How recession and expensive euro threaten pensions and salaries

Two main mines are facing the course of the Greek economy – and with it pensions and salaries – to this summer. The first mine is the recession and the second the expensive euro.

The recession can … knock on the door of the Greek economy, as the Eurozone economy “breaks” the 10% duties imposed by the US on all EU imports. Although Trump suspended 2025% by July 2025, the ratio of 14%, the other to do so, European growth rate.
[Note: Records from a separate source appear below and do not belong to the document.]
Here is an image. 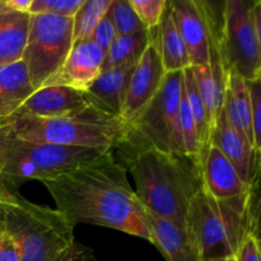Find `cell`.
Returning a JSON list of instances; mask_svg holds the SVG:
<instances>
[{
    "label": "cell",
    "instance_id": "25",
    "mask_svg": "<svg viewBox=\"0 0 261 261\" xmlns=\"http://www.w3.org/2000/svg\"><path fill=\"white\" fill-rule=\"evenodd\" d=\"M190 70L194 76V82H195L199 96H200L201 101H203L204 106H205L214 125L217 116H218L222 107H223L224 96L219 93L208 64L190 66Z\"/></svg>",
    "mask_w": 261,
    "mask_h": 261
},
{
    "label": "cell",
    "instance_id": "23",
    "mask_svg": "<svg viewBox=\"0 0 261 261\" xmlns=\"http://www.w3.org/2000/svg\"><path fill=\"white\" fill-rule=\"evenodd\" d=\"M224 98L228 99L234 114L240 120L241 132L251 144L254 150V133H252L251 121V102H250V93L247 88V82L239 74L229 71L226 79V93ZM255 154V153H254Z\"/></svg>",
    "mask_w": 261,
    "mask_h": 261
},
{
    "label": "cell",
    "instance_id": "5",
    "mask_svg": "<svg viewBox=\"0 0 261 261\" xmlns=\"http://www.w3.org/2000/svg\"><path fill=\"white\" fill-rule=\"evenodd\" d=\"M0 127L30 142L63 147L114 149L124 133L121 120L91 103L60 117H33L12 115L0 121Z\"/></svg>",
    "mask_w": 261,
    "mask_h": 261
},
{
    "label": "cell",
    "instance_id": "11",
    "mask_svg": "<svg viewBox=\"0 0 261 261\" xmlns=\"http://www.w3.org/2000/svg\"><path fill=\"white\" fill-rule=\"evenodd\" d=\"M150 244L166 261H203L199 242L186 221H171L145 209Z\"/></svg>",
    "mask_w": 261,
    "mask_h": 261
},
{
    "label": "cell",
    "instance_id": "24",
    "mask_svg": "<svg viewBox=\"0 0 261 261\" xmlns=\"http://www.w3.org/2000/svg\"><path fill=\"white\" fill-rule=\"evenodd\" d=\"M112 0H86L73 17L74 43L89 40L94 28L109 12Z\"/></svg>",
    "mask_w": 261,
    "mask_h": 261
},
{
    "label": "cell",
    "instance_id": "34",
    "mask_svg": "<svg viewBox=\"0 0 261 261\" xmlns=\"http://www.w3.org/2000/svg\"><path fill=\"white\" fill-rule=\"evenodd\" d=\"M250 19H251L252 28H254L255 36L257 41L261 43V2L256 0L252 2L251 9H250Z\"/></svg>",
    "mask_w": 261,
    "mask_h": 261
},
{
    "label": "cell",
    "instance_id": "16",
    "mask_svg": "<svg viewBox=\"0 0 261 261\" xmlns=\"http://www.w3.org/2000/svg\"><path fill=\"white\" fill-rule=\"evenodd\" d=\"M135 64L117 66L101 71L98 78L83 92L88 103L120 119L127 84Z\"/></svg>",
    "mask_w": 261,
    "mask_h": 261
},
{
    "label": "cell",
    "instance_id": "2",
    "mask_svg": "<svg viewBox=\"0 0 261 261\" xmlns=\"http://www.w3.org/2000/svg\"><path fill=\"white\" fill-rule=\"evenodd\" d=\"M117 161L132 173L135 194L147 211L171 221H185L191 200L204 185L196 158L148 149Z\"/></svg>",
    "mask_w": 261,
    "mask_h": 261
},
{
    "label": "cell",
    "instance_id": "26",
    "mask_svg": "<svg viewBox=\"0 0 261 261\" xmlns=\"http://www.w3.org/2000/svg\"><path fill=\"white\" fill-rule=\"evenodd\" d=\"M109 12L117 36L132 35L147 30L130 7L129 0H112Z\"/></svg>",
    "mask_w": 261,
    "mask_h": 261
},
{
    "label": "cell",
    "instance_id": "31",
    "mask_svg": "<svg viewBox=\"0 0 261 261\" xmlns=\"http://www.w3.org/2000/svg\"><path fill=\"white\" fill-rule=\"evenodd\" d=\"M0 261H20L19 247L2 218H0Z\"/></svg>",
    "mask_w": 261,
    "mask_h": 261
},
{
    "label": "cell",
    "instance_id": "15",
    "mask_svg": "<svg viewBox=\"0 0 261 261\" xmlns=\"http://www.w3.org/2000/svg\"><path fill=\"white\" fill-rule=\"evenodd\" d=\"M83 92L65 86H45L36 89L13 115L60 117L88 106Z\"/></svg>",
    "mask_w": 261,
    "mask_h": 261
},
{
    "label": "cell",
    "instance_id": "32",
    "mask_svg": "<svg viewBox=\"0 0 261 261\" xmlns=\"http://www.w3.org/2000/svg\"><path fill=\"white\" fill-rule=\"evenodd\" d=\"M236 257L237 261H261L259 236L254 233L247 234Z\"/></svg>",
    "mask_w": 261,
    "mask_h": 261
},
{
    "label": "cell",
    "instance_id": "12",
    "mask_svg": "<svg viewBox=\"0 0 261 261\" xmlns=\"http://www.w3.org/2000/svg\"><path fill=\"white\" fill-rule=\"evenodd\" d=\"M211 144L221 150L246 185H251L259 176L260 158L254 154L246 137L231 124L223 107L214 121Z\"/></svg>",
    "mask_w": 261,
    "mask_h": 261
},
{
    "label": "cell",
    "instance_id": "35",
    "mask_svg": "<svg viewBox=\"0 0 261 261\" xmlns=\"http://www.w3.org/2000/svg\"><path fill=\"white\" fill-rule=\"evenodd\" d=\"M33 0H4V5L8 10L18 13H30Z\"/></svg>",
    "mask_w": 261,
    "mask_h": 261
},
{
    "label": "cell",
    "instance_id": "33",
    "mask_svg": "<svg viewBox=\"0 0 261 261\" xmlns=\"http://www.w3.org/2000/svg\"><path fill=\"white\" fill-rule=\"evenodd\" d=\"M55 261H96V257L91 249L82 245L81 242L74 241V244Z\"/></svg>",
    "mask_w": 261,
    "mask_h": 261
},
{
    "label": "cell",
    "instance_id": "14",
    "mask_svg": "<svg viewBox=\"0 0 261 261\" xmlns=\"http://www.w3.org/2000/svg\"><path fill=\"white\" fill-rule=\"evenodd\" d=\"M170 5L191 66L208 64V27L201 0H171Z\"/></svg>",
    "mask_w": 261,
    "mask_h": 261
},
{
    "label": "cell",
    "instance_id": "4",
    "mask_svg": "<svg viewBox=\"0 0 261 261\" xmlns=\"http://www.w3.org/2000/svg\"><path fill=\"white\" fill-rule=\"evenodd\" d=\"M0 218L17 242L20 261H55L74 244V226L56 209L0 188Z\"/></svg>",
    "mask_w": 261,
    "mask_h": 261
},
{
    "label": "cell",
    "instance_id": "28",
    "mask_svg": "<svg viewBox=\"0 0 261 261\" xmlns=\"http://www.w3.org/2000/svg\"><path fill=\"white\" fill-rule=\"evenodd\" d=\"M129 4L144 27L152 30L160 24L167 0H129Z\"/></svg>",
    "mask_w": 261,
    "mask_h": 261
},
{
    "label": "cell",
    "instance_id": "37",
    "mask_svg": "<svg viewBox=\"0 0 261 261\" xmlns=\"http://www.w3.org/2000/svg\"><path fill=\"white\" fill-rule=\"evenodd\" d=\"M0 188H3V186H0Z\"/></svg>",
    "mask_w": 261,
    "mask_h": 261
},
{
    "label": "cell",
    "instance_id": "17",
    "mask_svg": "<svg viewBox=\"0 0 261 261\" xmlns=\"http://www.w3.org/2000/svg\"><path fill=\"white\" fill-rule=\"evenodd\" d=\"M204 188L216 199H231L244 195L251 185H246L233 166L214 145H209L201 165Z\"/></svg>",
    "mask_w": 261,
    "mask_h": 261
},
{
    "label": "cell",
    "instance_id": "36",
    "mask_svg": "<svg viewBox=\"0 0 261 261\" xmlns=\"http://www.w3.org/2000/svg\"><path fill=\"white\" fill-rule=\"evenodd\" d=\"M208 261H237V257L228 256V257H222V259H214V260H208Z\"/></svg>",
    "mask_w": 261,
    "mask_h": 261
},
{
    "label": "cell",
    "instance_id": "21",
    "mask_svg": "<svg viewBox=\"0 0 261 261\" xmlns=\"http://www.w3.org/2000/svg\"><path fill=\"white\" fill-rule=\"evenodd\" d=\"M182 89L184 93H185L186 101L189 103L191 116H193L194 122H195L199 145H200V162L203 165V161L205 158L206 152H208L209 145H211L212 132H213L214 125L205 106H204L203 101H201L200 96H199L190 68L185 69L182 71Z\"/></svg>",
    "mask_w": 261,
    "mask_h": 261
},
{
    "label": "cell",
    "instance_id": "8",
    "mask_svg": "<svg viewBox=\"0 0 261 261\" xmlns=\"http://www.w3.org/2000/svg\"><path fill=\"white\" fill-rule=\"evenodd\" d=\"M73 45V18L31 14L22 61L35 91L58 73Z\"/></svg>",
    "mask_w": 261,
    "mask_h": 261
},
{
    "label": "cell",
    "instance_id": "10",
    "mask_svg": "<svg viewBox=\"0 0 261 261\" xmlns=\"http://www.w3.org/2000/svg\"><path fill=\"white\" fill-rule=\"evenodd\" d=\"M149 42L142 54L130 75L120 120L124 125L130 124L148 102L154 97L166 76L160 51L158 25L149 30Z\"/></svg>",
    "mask_w": 261,
    "mask_h": 261
},
{
    "label": "cell",
    "instance_id": "19",
    "mask_svg": "<svg viewBox=\"0 0 261 261\" xmlns=\"http://www.w3.org/2000/svg\"><path fill=\"white\" fill-rule=\"evenodd\" d=\"M35 92L22 60L0 65V121L12 116Z\"/></svg>",
    "mask_w": 261,
    "mask_h": 261
},
{
    "label": "cell",
    "instance_id": "27",
    "mask_svg": "<svg viewBox=\"0 0 261 261\" xmlns=\"http://www.w3.org/2000/svg\"><path fill=\"white\" fill-rule=\"evenodd\" d=\"M86 0H33L30 14H51L73 18Z\"/></svg>",
    "mask_w": 261,
    "mask_h": 261
},
{
    "label": "cell",
    "instance_id": "29",
    "mask_svg": "<svg viewBox=\"0 0 261 261\" xmlns=\"http://www.w3.org/2000/svg\"><path fill=\"white\" fill-rule=\"evenodd\" d=\"M251 102V121L254 133V153L260 158L261 153V79L247 82Z\"/></svg>",
    "mask_w": 261,
    "mask_h": 261
},
{
    "label": "cell",
    "instance_id": "7",
    "mask_svg": "<svg viewBox=\"0 0 261 261\" xmlns=\"http://www.w3.org/2000/svg\"><path fill=\"white\" fill-rule=\"evenodd\" d=\"M181 89L182 71L166 74L154 97L130 124L125 125L114 148L119 160L148 149L186 153L178 122Z\"/></svg>",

The expensive euro, which has come as a result of the dollar’s devaluation, is affecting EU exports to other countries, beyond the US as it raises their prices.

And at a time when the fear in Brussels is widespread, that China will turn part of its exports from the US (in order to avoid duties 145%) to other countries, including European countries, possibly displacing more expensive European products than their markets.

At the same time, the reduction in interest rates of the European Central Bank (ECB) by 0.25 points on Good Thursday, April 17, 2025, is slightly estimated by analysts that it can support the European economy to face “external” recessions (due to the tariff war), let alone ” billion euros) with the aim of re -equipping it, as provided by the White Paper presented by the Commission on March 19, 2025 (Rearmeu 2030).

Although only two EU member states have expressed a clear intention of decisively increasing their defense spending, namely Germany and Greece, analysts are expecting that the German 1.1 trillion package. euro (not only for defense but also in infrastructure) could bring up not only German but also the European economy.

The two mines above (expensive euro, recession) will have mainly indirect (and not direct) negative effects on the Greek economy, but that does not mean that they will be … small.

And this is because of the giant dependency on the EU, both at the export level (as the absolute majority of them are directed to European markets), as well as at the level of funding and foreign visitors (as the majority also comes from the EU).

Consequently, any blow to the European economy will also cause a blow to Greek, with analysts seeing at least 0.5%. That is, for every 1% of European GDP, Greek GDP will lose at least 0.5%.

Otherwise, the expensive euro is in the interest of imports of products, along with oil (at the same time that its international price is plunged) into Greece by third (ie outside the eurozone) countries, as it makes them cheaper for Greek importers and thus for Greek consumers.

On the other hand, however, the expensive euro (as it is expected to hit European exports) is lowering the bar for non -European tourists waiting for Greece next summer, above all the US, which has been an ever -expanding “tank” of visitors in recent years.

Any loss in the rate of growth of Greek GDP means that the bar descends not only state revenue from taxes and contributions, but also increases in the main pensions and salaries in both the private and public sectors. This correlation is not “theoretical” but is based on the existing institutional framework that wants increases in the main pensions (under Katrougalos law), but the minimum wage and wages in the public (under the law) in 2026 to be determined on the basis of -and -the rate of economic growth.

Taking into account the most extreme scenario (but not unlikely) at the moment, that is, the recession in the Greek economy in 2025, we will be brought to freeze the increases of main pensions, minimum wages and pay in the State in 2026.